Als seine Vorgesetzten ihn baten, einzuspringen und seine Elternzeit zu verschieben, habe er in gutem Glauben zugesagt. „Ich habe ehrlich gesagt nicht daran gedacht, dass mir hieraus ein Nachteil erwachsen könnte, da ich ja die Zeit nur verschoben habe. Es hat mich keiner meiner Dienstvorgesetzten auf Nachteile aufmerksam gemacht.“ 

Marco M. legt Widerspruch ein

Das Elterngeld wurde überwiesen, aber später wurde ihm ein Rückzahlungsbescheid über 880 Euro zugeschickt. Offizielle Begründung: Es wird nur für ganze Lebensmonate des Babys gezahlt. Finja war am 26. Februar geboren, das volle Elterngeld hätte der Vater also nur für den 26. Mai bis 25. Juni bekommen. „Ich hatte für diese unverschuldete Benachteiligung kein Verständnis und habe das Landesamt für soziale Dienste eingeschaltet, Widerspruch eingelegt und ein Schreiben meiner Schulleitung beigefügt.“ 

Der Widerspruch wurde abgelehnt, obwohl Marco M. seine persönlichen Interessen und private Planung zugunsten schulischer Belange nach hinten gestellt hat. Inzwischen hat sich die GEW-Rechtsschutzstelle mit der Angelegenheit befasst. Das Sozialgericht sah allerdings keine Möglichkeit, eine andere Entscheidung herbeizuführen. 

Schlechtes Gewissen bei Vorgesetzten

„Der Lehrer muss knapp 880 Euro zurückzahlen und es fühlt sich niemand der Vorgesetzten verantwortlich: nicht die Schulleiterin, nicht die Schulräte, nicht das Bildungsministerium und auch nicht der Schulträger“, kritisiert Sabine Duggen, ehrenamtliche Leiterin der GEW-Rechtsschutzstelle. Zumindest ein schlechtes Gewissen haben die Vorgesetzten aber. „Das haben wir so nicht gewollt“, betont Schulrätin Maike Harder in Bad Segeberg.

 

Rechtlich mag die Entscheidung der Elterngeldstelle ja in Ordnung sein, aber in Pandemiezeiten muss man das doch auf dem Kulanzwege regeln können. Marco M. hat uns doch geholfen und dafür sind wird ihm dankbar.
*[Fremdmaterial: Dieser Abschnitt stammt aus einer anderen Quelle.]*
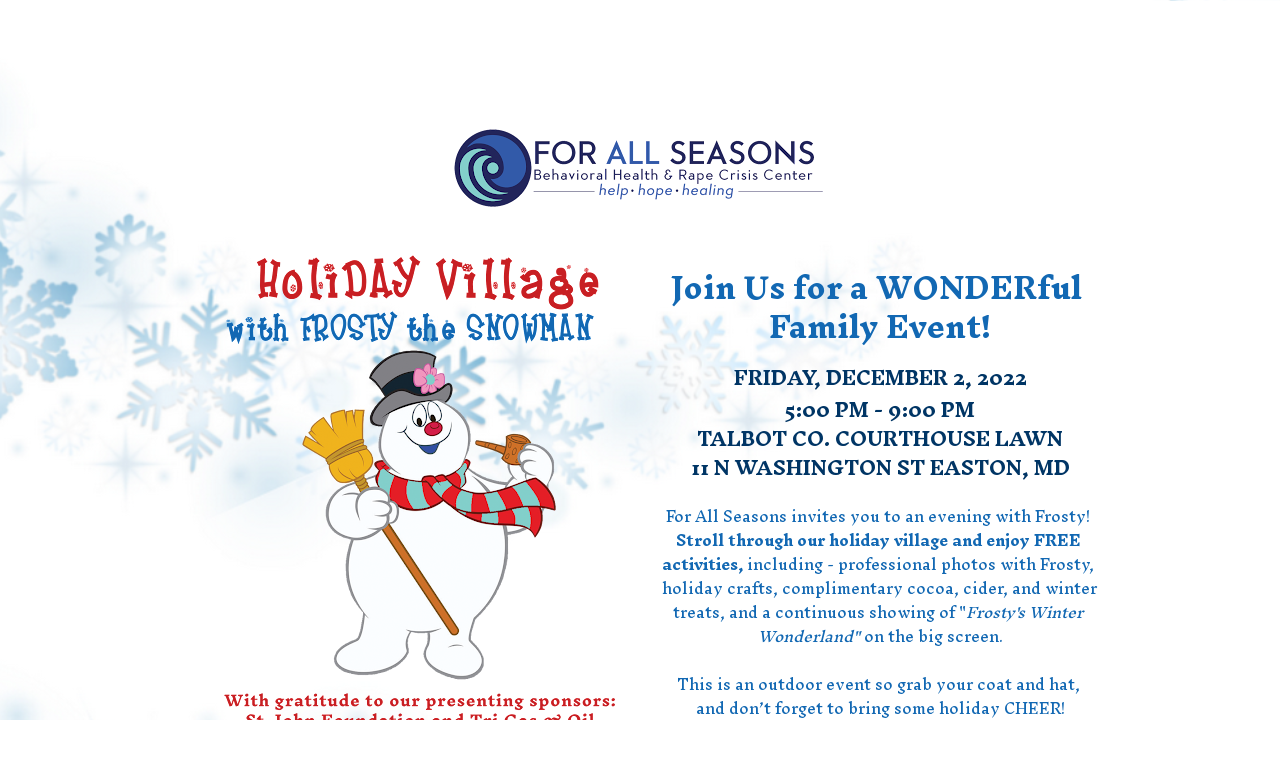

--- FILE ---
content_type: text/css
request_url: https://user.lpcontent.net/fonts/py2UB6wJgdCSzCR3AECc3K/f2kJLvb9xWyxRqVqKoUje7.css?time=1632319114
body_size: 812
content:
@font-face {
  font-family: 'Lato';
  src: url(https://user.lpcontent.net/fonts/py2UB6wJgdCSzCR3AECc3K/f2kJLvb9xWyxRqVqKoUje7/9Fkr9JzTMFW72adMvgEW8a.woff2?time=1632319113) format('woff2'),
       url(https://user.lpcontent.net/fonts/py2UB6wJgdCSzCR3AECc3K/f2kJLvb9xWyxRqVqKoUje7/9Fkr9JzTMFW72adMvgEW8a.woff?time=1632319113) format('woff');
  font-weight: 400;
  font-style: regular;
}

@font-face {
  font-family: 'Lato';
  src: url(https://user.lpcontent.net/fonts/py2UB6wJgdCSzCR3AECc3K/f2kJLvb9xWyxRqVqKoUje7/3xyZUBswy8r6U4KVN87xnA.woff2?time=1632319113) format('woff2'),
       url(https://user.lpcontent.net/fonts/py2UB6wJgdCSzCR3AECc3K/f2kJLvb9xWyxRqVqKoUje7/3xyZUBswy8r6U4KVN87xnA.woff?time=1632319113) format('woff');
  font-weight: 400;
  font-style: italic;
}

@font-face {
  font-family: 'Lato';
  src: url(https://user.lpcontent.net/fonts/py2UB6wJgdCSzCR3AECc3K/f2kJLvb9xWyxRqVqKoUje7/Yo7NuWTQkEgCnp9fWWTXeN.woff2?time=1632319077) format('woff2'),
       url(https://user.lpcontent.net/fonts/py2UB6wJgdCSzCR3AECc3K/f2kJLvb9xWyxRqVqKoUje7/Yo7NuWTQkEgCnp9fWWTXeN.woff?time=1632319077) format('woff');
  font-weight: 700;
  font-style: regular;
}



--- FILE ---
content_type: text/css
request_url: https://user.lpcontent.net/fonts/py2UB6wJgdCSzCR3AECc3K/f2kJLvb9xWyxRqVqKoUje7.css?time=1632319114
body_size: 367
content:
@font-face {
  font-family: 'Lato';
  src: url(https://user.lpcontent.net/fonts/py2UB6wJgdCSzCR3AECc3K/f2kJLvb9xWyxRqVqKoUje7/9Fkr9JzTMFW72adMvgEW8a.woff2?time=1632319113) format('woff2'),
       url(https://user.lpcontent.net/fonts/py2UB6wJgdCSzCR3AECc3K/f2kJLvb9xWyxRqVqKoUje7/9Fkr9JzTMFW72adMvgEW8a.woff?time=1632319113) format('woff');
  font-weight: 400;
  font-style: regular;
}

@font-face {
  font-family: 'Lato';
  src: url(https://user.lpcontent.net/fonts/py2UB6wJgdCSzCR3AECc3K/f2kJLvb9xWyxRqVqKoUje7/3xyZUBswy8r6U4KVN87xnA.woff2?time=1632319113) format('woff2'),
       url(https://user.lpcontent.net/fonts/py2UB6wJgdCSzCR3AECc3K/f2kJLvb9xWyxRqVqKoUje7/3xyZUBswy8r6U4KVN87xnA.woff?time=1632319113) format('woff');
  font-weight: 400;
  font-style: italic;
}

@font-face {
  font-family: 'Lato';
  src: url(https://user.lpcontent.net/fonts/py2UB6wJgdCSzCR3AECc3K/f2kJLvb9xWyxRqVqKoUje7/Yo7NuWTQkEgCnp9fWWTXeN.woff2?time=1632319077) format('woff2'),
       url(https://user.lpcontent.net/fonts/py2UB6wJgdCSzCR3AECc3K/f2kJLvb9xWyxRqVqKoUje7/Yo7NuWTQkEgCnp9fWWTXeN.woff?time=1632319077) format('woff');
  font-weight: 700;
  font-style: regular;
}

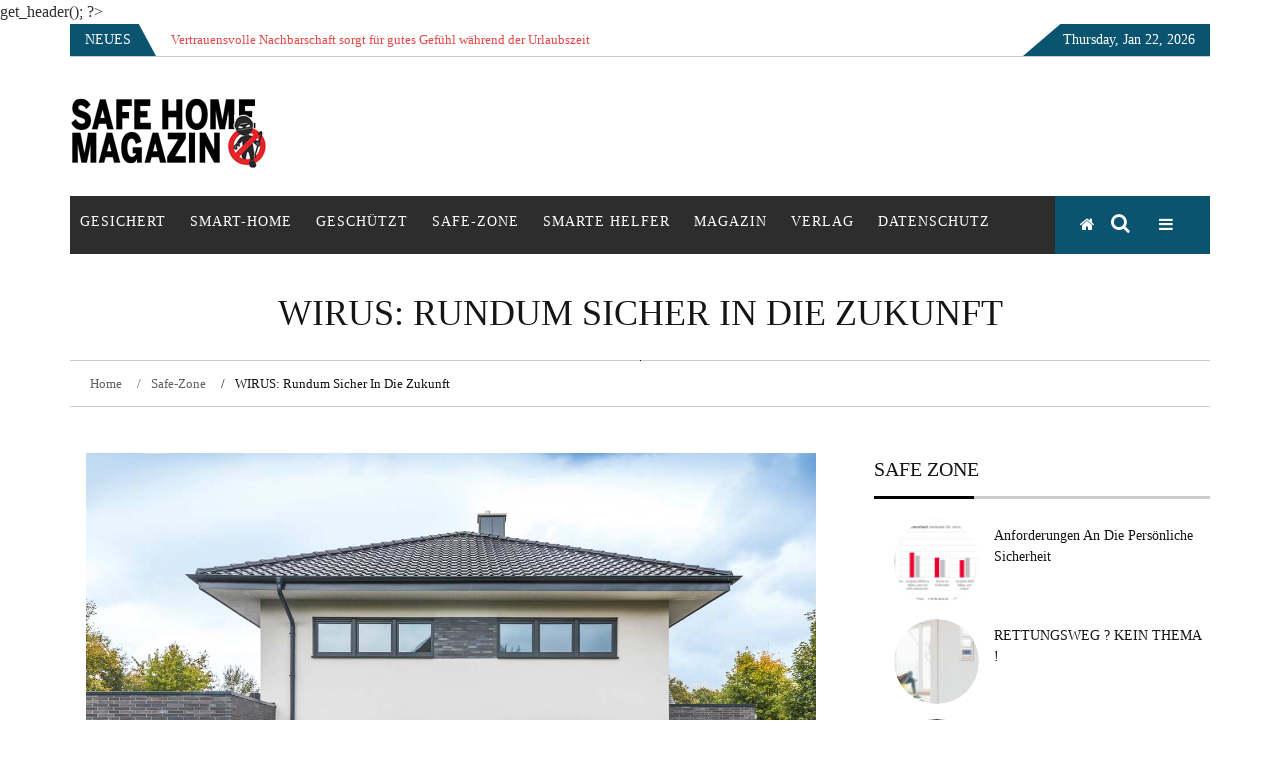

--- FILE ---
content_type: text/html; charset=utf-8
request_url: https://www.google.com/recaptcha/api2/aframe
body_size: 265
content:
<!DOCTYPE HTML><html><head><meta http-equiv="content-type" content="text/html; charset=UTF-8"></head><body><script nonce="gPF7ew_a9ghYfVpafnc16w">/** Anti-fraud and anti-abuse applications only. See google.com/recaptcha */ try{var clients={'sodar':'https://pagead2.googlesyndication.com/pagead/sodar?'};window.addEventListener("message",function(a){try{if(a.source===window.parent){var b=JSON.parse(a.data);var c=clients[b['id']];if(c){var d=document.createElement('img');d.src=c+b['params']+'&rc='+(localStorage.getItem("rc::a")?sessionStorage.getItem("rc::b"):"");window.document.body.appendChild(d);sessionStorage.setItem("rc::e",parseInt(sessionStorage.getItem("rc::e")||0)+1);localStorage.setItem("rc::h",'1769054293554');}}}catch(b){}});window.parent.postMessage("_grecaptcha_ready", "*");}catch(b){}</script></body></html>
Maike Harder, Schulrätin    

 

Sie verweist darauf, dass weder Schulamt noch Schulleitung Fachleute für Elterngeld seien, sie hätten dem Änderungsantrag zugestimmt, ohne die Konsequenzen zu kennen. „Das ist dumm gelaufen“, räumt Harder ein.

Das Amt für Soziale Dienste weist darauf hin, dass im Antragsformular mehrfach auf die Berechnungsgrundlage „Lebensmonat“ hingewiesen werde. Das zu übersehen sei „schwer vorstellbar“. Duggen will weiter für Marco M kämpfen. Mit „selber Schuld“ komme man nicht weiter. Sonst werde künftig niemand mehr bereit sein, in einer Notlage einzuspringen.